**Stated goal:** Transcribe the entries exactly; images are not part of the copy.

Questions about scene geometry:
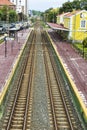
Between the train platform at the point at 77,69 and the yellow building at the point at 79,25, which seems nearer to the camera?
the train platform at the point at 77,69

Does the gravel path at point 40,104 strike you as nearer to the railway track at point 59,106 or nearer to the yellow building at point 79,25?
the railway track at point 59,106

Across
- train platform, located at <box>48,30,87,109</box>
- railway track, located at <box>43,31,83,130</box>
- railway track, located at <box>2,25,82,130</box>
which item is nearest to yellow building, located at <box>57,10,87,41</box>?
train platform, located at <box>48,30,87,109</box>

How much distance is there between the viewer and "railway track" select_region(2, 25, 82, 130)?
704 inches

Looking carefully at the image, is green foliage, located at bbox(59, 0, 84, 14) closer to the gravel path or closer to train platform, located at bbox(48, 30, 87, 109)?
train platform, located at bbox(48, 30, 87, 109)

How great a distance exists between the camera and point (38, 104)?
21500 millimetres

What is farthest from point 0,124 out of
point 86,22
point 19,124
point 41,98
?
point 86,22

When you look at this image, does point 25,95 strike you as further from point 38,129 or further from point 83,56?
point 83,56

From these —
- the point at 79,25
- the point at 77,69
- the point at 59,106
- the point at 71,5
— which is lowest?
the point at 59,106

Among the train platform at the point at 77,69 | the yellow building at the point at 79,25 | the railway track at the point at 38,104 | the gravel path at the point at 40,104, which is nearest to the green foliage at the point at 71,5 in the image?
the yellow building at the point at 79,25

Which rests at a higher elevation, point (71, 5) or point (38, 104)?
point (71, 5)

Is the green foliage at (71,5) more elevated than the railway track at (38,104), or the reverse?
the green foliage at (71,5)

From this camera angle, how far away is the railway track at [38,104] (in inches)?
704

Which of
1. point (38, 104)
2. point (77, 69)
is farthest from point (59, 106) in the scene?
point (77, 69)

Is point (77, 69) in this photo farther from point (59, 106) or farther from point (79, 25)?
point (79, 25)
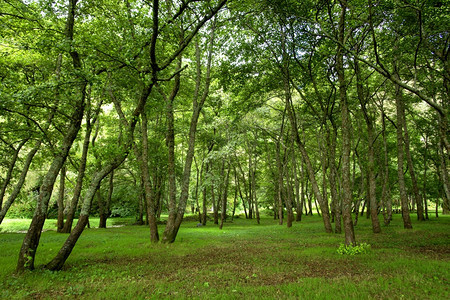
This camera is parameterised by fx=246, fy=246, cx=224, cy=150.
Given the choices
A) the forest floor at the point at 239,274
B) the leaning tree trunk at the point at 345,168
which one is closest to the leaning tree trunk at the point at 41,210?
the forest floor at the point at 239,274

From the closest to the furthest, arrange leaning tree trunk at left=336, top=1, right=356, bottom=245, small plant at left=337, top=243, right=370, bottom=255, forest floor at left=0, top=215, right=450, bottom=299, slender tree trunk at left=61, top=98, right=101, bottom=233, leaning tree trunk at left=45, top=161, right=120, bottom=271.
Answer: forest floor at left=0, top=215, right=450, bottom=299
leaning tree trunk at left=45, top=161, right=120, bottom=271
small plant at left=337, top=243, right=370, bottom=255
leaning tree trunk at left=336, top=1, right=356, bottom=245
slender tree trunk at left=61, top=98, right=101, bottom=233

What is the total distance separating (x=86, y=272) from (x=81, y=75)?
596 cm

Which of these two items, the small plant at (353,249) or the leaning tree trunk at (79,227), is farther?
the small plant at (353,249)

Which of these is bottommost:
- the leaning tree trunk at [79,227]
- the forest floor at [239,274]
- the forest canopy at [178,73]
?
the forest floor at [239,274]

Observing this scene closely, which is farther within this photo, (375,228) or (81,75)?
(375,228)

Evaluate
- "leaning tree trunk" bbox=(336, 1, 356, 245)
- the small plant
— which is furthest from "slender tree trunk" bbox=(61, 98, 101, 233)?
the small plant

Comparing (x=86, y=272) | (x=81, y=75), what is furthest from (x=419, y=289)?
(x=81, y=75)

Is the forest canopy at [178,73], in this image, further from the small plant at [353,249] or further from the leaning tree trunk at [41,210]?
the small plant at [353,249]

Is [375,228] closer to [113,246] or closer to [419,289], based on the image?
[419,289]

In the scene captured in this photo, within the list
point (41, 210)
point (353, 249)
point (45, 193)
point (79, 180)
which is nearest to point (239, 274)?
point (353, 249)

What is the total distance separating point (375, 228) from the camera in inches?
603

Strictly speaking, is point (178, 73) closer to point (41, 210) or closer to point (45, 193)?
point (45, 193)

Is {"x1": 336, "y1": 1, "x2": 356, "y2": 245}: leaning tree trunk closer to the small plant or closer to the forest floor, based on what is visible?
the small plant

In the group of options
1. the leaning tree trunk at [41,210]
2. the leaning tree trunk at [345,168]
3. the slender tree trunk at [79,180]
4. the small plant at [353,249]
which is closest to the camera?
the leaning tree trunk at [41,210]
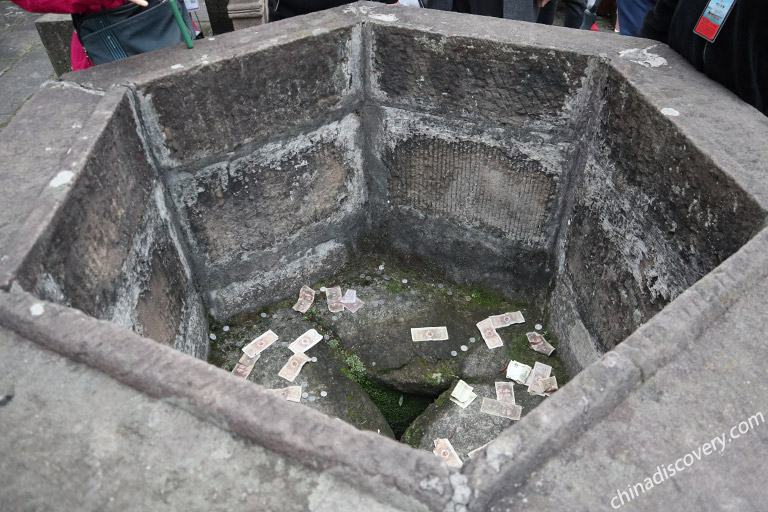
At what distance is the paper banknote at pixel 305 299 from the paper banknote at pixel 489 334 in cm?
103

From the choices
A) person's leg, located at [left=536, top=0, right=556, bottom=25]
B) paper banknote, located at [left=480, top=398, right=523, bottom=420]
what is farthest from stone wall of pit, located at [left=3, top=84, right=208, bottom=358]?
person's leg, located at [left=536, top=0, right=556, bottom=25]

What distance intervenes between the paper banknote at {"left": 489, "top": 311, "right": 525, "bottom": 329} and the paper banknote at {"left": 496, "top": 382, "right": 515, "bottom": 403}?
1.33ft

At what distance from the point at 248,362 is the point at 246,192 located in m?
0.94

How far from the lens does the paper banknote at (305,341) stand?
3.14 meters

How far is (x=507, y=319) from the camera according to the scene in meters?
3.31

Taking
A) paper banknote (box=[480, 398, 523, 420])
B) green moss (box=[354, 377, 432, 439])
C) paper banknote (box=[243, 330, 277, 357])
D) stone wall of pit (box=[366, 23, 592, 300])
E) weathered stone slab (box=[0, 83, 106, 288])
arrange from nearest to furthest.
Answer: weathered stone slab (box=[0, 83, 106, 288]) → stone wall of pit (box=[366, 23, 592, 300]) → paper banknote (box=[480, 398, 523, 420]) → green moss (box=[354, 377, 432, 439]) → paper banknote (box=[243, 330, 277, 357])

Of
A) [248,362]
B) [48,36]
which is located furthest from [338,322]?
[48,36]

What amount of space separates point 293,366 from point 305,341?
185mm

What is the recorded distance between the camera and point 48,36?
4547 mm

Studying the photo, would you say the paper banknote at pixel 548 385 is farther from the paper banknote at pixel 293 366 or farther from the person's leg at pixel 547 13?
the person's leg at pixel 547 13

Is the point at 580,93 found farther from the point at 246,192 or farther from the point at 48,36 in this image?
the point at 48,36

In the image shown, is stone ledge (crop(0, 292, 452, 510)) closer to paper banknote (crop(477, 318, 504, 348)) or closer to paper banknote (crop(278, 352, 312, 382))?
paper banknote (crop(278, 352, 312, 382))

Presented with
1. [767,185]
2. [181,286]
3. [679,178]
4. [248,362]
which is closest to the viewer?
[767,185]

**Solution for this task:**
Between the train platform at the point at 77,69 and the yellow building at the point at 79,25, which seems nearer to the camera?
the train platform at the point at 77,69

Does the gravel path at point 40,104 strike you as nearer to the railway track at point 59,106 or nearer to the yellow building at point 79,25?
the railway track at point 59,106

Across
- train platform, located at <box>48,30,87,109</box>
- railway track, located at <box>43,31,83,130</box>
- railway track, located at <box>2,25,82,130</box>
which item is nearest to yellow building, located at <box>57,10,87,41</box>?
train platform, located at <box>48,30,87,109</box>

How much distance is there between the viewer and "railway track" select_region(2, 25, 82, 130)?
704 inches

Looking carefully at the image, is green foliage, located at bbox(59, 0, 84, 14) closer to the gravel path or closer to train platform, located at bbox(48, 30, 87, 109)?
train platform, located at bbox(48, 30, 87, 109)

How great a distance exists between the camera and point (38, 104)?
21500 millimetres

What is farthest from point 0,124 out of
point 86,22
point 19,124
point 41,98
?
point 86,22

When you look at this image, does point 25,95 strike you as further from point 38,129 or further from point 83,56?
point 83,56

From these —
- the point at 79,25
- the point at 77,69
- the point at 59,106
- the point at 71,5
— which is lowest?
the point at 59,106

Among the train platform at the point at 77,69 | the yellow building at the point at 79,25 | the railway track at the point at 38,104 | the gravel path at the point at 40,104, which is nearest to the green foliage at the point at 71,5 in the image?
the yellow building at the point at 79,25

Which rests at a higher elevation, point (71, 5) or point (38, 104)?
point (71, 5)

Is the green foliage at (71,5) more elevated than the railway track at (38,104), or the reverse?
the green foliage at (71,5)

From this camera angle, how far away is the railway track at [38,104] (in inches)?
704

Which of
1. point (38, 104)
2. point (77, 69)
is farthest from point (59, 106) in the scene?
point (77, 69)

Is point (77, 69) in this photo farther from point (59, 106) or farther from point (79, 25)?
point (79, 25)
This camera is parameterised by fx=246, fy=246, cx=224, cy=150.
Given the choices
A) the forest floor at the point at 239,274
B) the leaning tree trunk at the point at 345,168
which one is closest to the leaning tree trunk at the point at 41,210?
the forest floor at the point at 239,274

From the closest to the furthest, arrange leaning tree trunk at left=336, top=1, right=356, bottom=245, small plant at left=337, top=243, right=370, bottom=255, forest floor at left=0, top=215, right=450, bottom=299, slender tree trunk at left=61, top=98, right=101, bottom=233, leaning tree trunk at left=45, top=161, right=120, bottom=271.
Answer: forest floor at left=0, top=215, right=450, bottom=299
leaning tree trunk at left=45, top=161, right=120, bottom=271
small plant at left=337, top=243, right=370, bottom=255
leaning tree trunk at left=336, top=1, right=356, bottom=245
slender tree trunk at left=61, top=98, right=101, bottom=233

What is the total distance separating (x=86, y=272) from (x=81, y=75)?
596 cm

Which of these two items, the small plant at (353,249) or the leaning tree trunk at (79,227), is farther?
the small plant at (353,249)

Which of these is bottommost:
- the leaning tree trunk at [79,227]
- the forest floor at [239,274]
- the forest canopy at [178,73]
?
the forest floor at [239,274]

Observing this scene closely, which is farther within this photo, (375,228) or (81,75)?
(375,228)

Evaluate
- "leaning tree trunk" bbox=(336, 1, 356, 245)
- the small plant
— which is furthest from "slender tree trunk" bbox=(61, 98, 101, 233)?
the small plant

Comparing (x=86, y=272) | (x=81, y=75), what is furthest from (x=419, y=289)?
(x=81, y=75)

Is the forest canopy at [178,73], in this image, further from the small plant at [353,249] or further from the leaning tree trunk at [41,210]?
the small plant at [353,249]

Is [375,228] closer to [113,246] or closer to [419,289], based on the image?
[419,289]

In the scene captured in this photo, within the list
point (41, 210)
point (353, 249)
point (45, 193)
point (79, 180)
which is nearest to point (239, 274)?
point (353, 249)

What is the total distance separating point (375, 228) from the camera in inches?
603

Strictly speaking, is point (178, 73) closer to point (41, 210) or closer to point (45, 193)?
point (45, 193)

Is {"x1": 336, "y1": 1, "x2": 356, "y2": 245}: leaning tree trunk closer to the small plant or closer to the forest floor, based on what is visible?
the small plant

In the group of options
1. the leaning tree trunk at [41,210]
2. the leaning tree trunk at [345,168]
3. the slender tree trunk at [79,180]
4. the small plant at [353,249]
which is closest to the camera?
the leaning tree trunk at [41,210]
At what distance is the paper banknote at pixel 305 299 from the paper banknote at pixel 489 334 in cm?
103

From the choices
A) person's leg, located at [left=536, top=0, right=556, bottom=25]
B) paper banknote, located at [left=480, top=398, right=523, bottom=420]
what is farthest from stone wall of pit, located at [left=3, top=84, right=208, bottom=358]?
person's leg, located at [left=536, top=0, right=556, bottom=25]

What distance intervenes between the paper banknote at {"left": 489, "top": 311, "right": 525, "bottom": 329} and the paper banknote at {"left": 496, "top": 382, "right": 515, "bottom": 403}?
1.33ft

At what distance from the point at 248,362 is the point at 246,192 located in m?
0.94

How far from the lens does the paper banknote at (305,341) stand?
3.14 meters

How far is (x=507, y=319) from the camera according to the scene in meters?
3.31

Taking
A) paper banknote (box=[480, 398, 523, 420])
B) green moss (box=[354, 377, 432, 439])
C) paper banknote (box=[243, 330, 277, 357])
D) stone wall of pit (box=[366, 23, 592, 300])
E) weathered stone slab (box=[0, 83, 106, 288])
arrange from nearest to furthest.
Answer: weathered stone slab (box=[0, 83, 106, 288]) → stone wall of pit (box=[366, 23, 592, 300]) → paper banknote (box=[480, 398, 523, 420]) → green moss (box=[354, 377, 432, 439]) → paper banknote (box=[243, 330, 277, 357])

Of
A) [248,362]
B) [48,36]
which is located furthest from [338,322]?
[48,36]

What amount of space separates point 293,366 from point 305,341?
185mm

What is the recorded distance between the camera and point 48,36?
4547 mm

Studying the photo, would you say the paper banknote at pixel 548 385 is farther from the paper banknote at pixel 293 366 or farther from the person's leg at pixel 547 13?
the person's leg at pixel 547 13

Is the point at 580,93 found farther from the point at 246,192 or farther from the point at 48,36 in this image?
the point at 48,36

In the image shown, is stone ledge (crop(0, 292, 452, 510)) closer to paper banknote (crop(477, 318, 504, 348)) or closer to paper banknote (crop(278, 352, 312, 382))?
paper banknote (crop(278, 352, 312, 382))

Presented with
1. [767,185]
2. [181,286]
3. [679,178]
4. [248,362]
which is closest to the viewer?
[767,185]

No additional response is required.